Display and submit language model evaluations
Merge Lora adapters with a base model
Display genomic embedding leaderboard
Evaluate code generation with diverse feedback types
Create demo spaces for models on Hugging Face
Calculate survival probability based on passenger details
Evaluate LLM over-refusal rates with OR-Bench
Measure over-refusal in LLMs using OR-Bench
View NSQL Scores for Models
Display LLM benchmark leaderboard and info
Display leaderboard for earthquake intent classification models
View and submit LLM benchmark evaluations
View and submit machine learning model evaluations
Leaderboard is a platform designed for Model Benchmarking, allowing users to display and submit language model evaluations. It serves as a centralized hub where researchers and developers can compare the performance of different language models across various tasks and metrics.

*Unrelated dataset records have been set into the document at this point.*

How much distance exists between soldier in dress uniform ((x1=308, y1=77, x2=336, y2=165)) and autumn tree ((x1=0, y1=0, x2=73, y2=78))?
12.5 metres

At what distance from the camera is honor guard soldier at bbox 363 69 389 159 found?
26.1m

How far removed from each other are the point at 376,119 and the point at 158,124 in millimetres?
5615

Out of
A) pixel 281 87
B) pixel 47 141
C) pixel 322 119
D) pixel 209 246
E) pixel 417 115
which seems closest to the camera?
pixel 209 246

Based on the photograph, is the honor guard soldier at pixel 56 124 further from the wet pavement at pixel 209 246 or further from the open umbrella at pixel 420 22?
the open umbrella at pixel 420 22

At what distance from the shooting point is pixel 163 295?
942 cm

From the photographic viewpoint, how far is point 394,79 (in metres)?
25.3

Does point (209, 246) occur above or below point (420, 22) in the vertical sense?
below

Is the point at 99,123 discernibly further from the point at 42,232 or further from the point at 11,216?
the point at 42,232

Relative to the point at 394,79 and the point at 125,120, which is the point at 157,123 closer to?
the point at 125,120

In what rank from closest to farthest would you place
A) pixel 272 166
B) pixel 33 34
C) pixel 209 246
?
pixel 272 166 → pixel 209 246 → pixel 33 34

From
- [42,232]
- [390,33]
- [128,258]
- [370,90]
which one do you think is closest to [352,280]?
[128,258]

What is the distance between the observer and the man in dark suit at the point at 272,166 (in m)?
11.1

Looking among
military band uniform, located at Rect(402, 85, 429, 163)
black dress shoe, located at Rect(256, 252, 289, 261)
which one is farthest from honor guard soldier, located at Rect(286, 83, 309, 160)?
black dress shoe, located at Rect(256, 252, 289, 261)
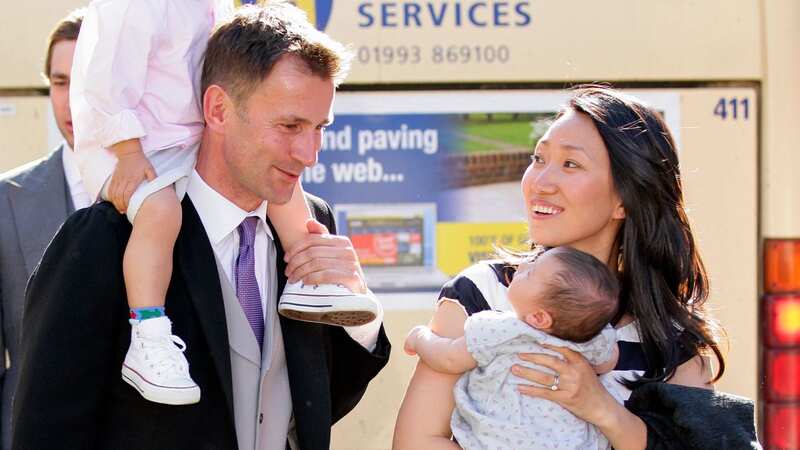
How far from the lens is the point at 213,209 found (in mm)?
2758

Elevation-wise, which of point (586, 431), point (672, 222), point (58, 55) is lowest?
point (586, 431)

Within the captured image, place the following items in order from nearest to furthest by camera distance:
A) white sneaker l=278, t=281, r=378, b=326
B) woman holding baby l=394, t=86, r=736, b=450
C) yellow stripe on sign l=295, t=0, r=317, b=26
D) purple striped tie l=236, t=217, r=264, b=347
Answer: woman holding baby l=394, t=86, r=736, b=450
white sneaker l=278, t=281, r=378, b=326
purple striped tie l=236, t=217, r=264, b=347
yellow stripe on sign l=295, t=0, r=317, b=26

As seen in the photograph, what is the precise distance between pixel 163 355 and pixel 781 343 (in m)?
2.27

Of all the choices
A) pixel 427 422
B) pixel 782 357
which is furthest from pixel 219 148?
pixel 782 357

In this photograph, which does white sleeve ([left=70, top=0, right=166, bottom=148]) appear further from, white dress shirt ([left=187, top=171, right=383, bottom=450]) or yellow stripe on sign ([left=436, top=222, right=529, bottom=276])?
yellow stripe on sign ([left=436, top=222, right=529, bottom=276])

By providing a transparent and standardized environment, Leaderboard facilitates innovation and collaboration in the field of AI.
• Customizable Metrics: Evaluate models based on multiple criteria such as accuracy, F1-score, ROUGE score, and more.

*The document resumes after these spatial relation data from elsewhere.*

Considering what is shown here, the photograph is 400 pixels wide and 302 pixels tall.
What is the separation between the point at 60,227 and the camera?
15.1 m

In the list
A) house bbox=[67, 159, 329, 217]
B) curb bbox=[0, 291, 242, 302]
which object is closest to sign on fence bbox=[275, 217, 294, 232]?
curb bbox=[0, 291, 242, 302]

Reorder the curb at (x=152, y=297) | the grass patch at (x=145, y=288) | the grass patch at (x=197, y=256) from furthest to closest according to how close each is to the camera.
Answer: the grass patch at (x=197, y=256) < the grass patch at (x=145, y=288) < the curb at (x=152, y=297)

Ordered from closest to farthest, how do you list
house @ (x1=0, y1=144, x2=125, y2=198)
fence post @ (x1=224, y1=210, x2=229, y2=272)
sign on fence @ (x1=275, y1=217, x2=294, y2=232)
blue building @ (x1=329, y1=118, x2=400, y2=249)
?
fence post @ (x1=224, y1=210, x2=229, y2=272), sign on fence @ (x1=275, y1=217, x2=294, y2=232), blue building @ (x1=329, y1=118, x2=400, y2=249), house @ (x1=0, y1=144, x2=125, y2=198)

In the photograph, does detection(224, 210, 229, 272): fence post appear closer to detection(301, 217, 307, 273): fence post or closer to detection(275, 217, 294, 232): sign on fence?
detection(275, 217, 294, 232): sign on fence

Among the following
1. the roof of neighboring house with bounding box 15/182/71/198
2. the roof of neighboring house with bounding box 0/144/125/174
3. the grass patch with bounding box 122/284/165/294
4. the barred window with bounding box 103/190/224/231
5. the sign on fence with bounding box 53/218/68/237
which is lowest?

• Real-Time Tracking: Stay updated with the latest submissions and benchmarking results.
• Model Comparison: Directly compare performance across different models and tasks.
• Filtering and Sorting: Easily filter models by task type, model size, or submission date.

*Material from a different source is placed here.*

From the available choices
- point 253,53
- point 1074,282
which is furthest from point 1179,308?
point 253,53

• Submission Interface: Seamlessly submit your own model evaluations for inclusion on the leaderboard.
• Version Control: Track improvements in model performance over time with version history.
• Shareable Results: Generate and share links to specific model comparisons or benchmarking results.
How do I submit my model to the Leaderboard?
To submit your model, navigate to the submission interface, provide the required evaluation data, and follow the step-by-step instructions. Ensure your data meets the specified format and metrics requirements.
What types of models can I benchmark?
Leaderboard supports a wide range of language models, including but not limited to transformer-based models, RNNs, and traditional machine learning models.
Can I compare models across different tasks or metrics?
Yes, Leaderboard allows you to filter and compare models based on specific tasks or metrics, enabling detailed performance analysis.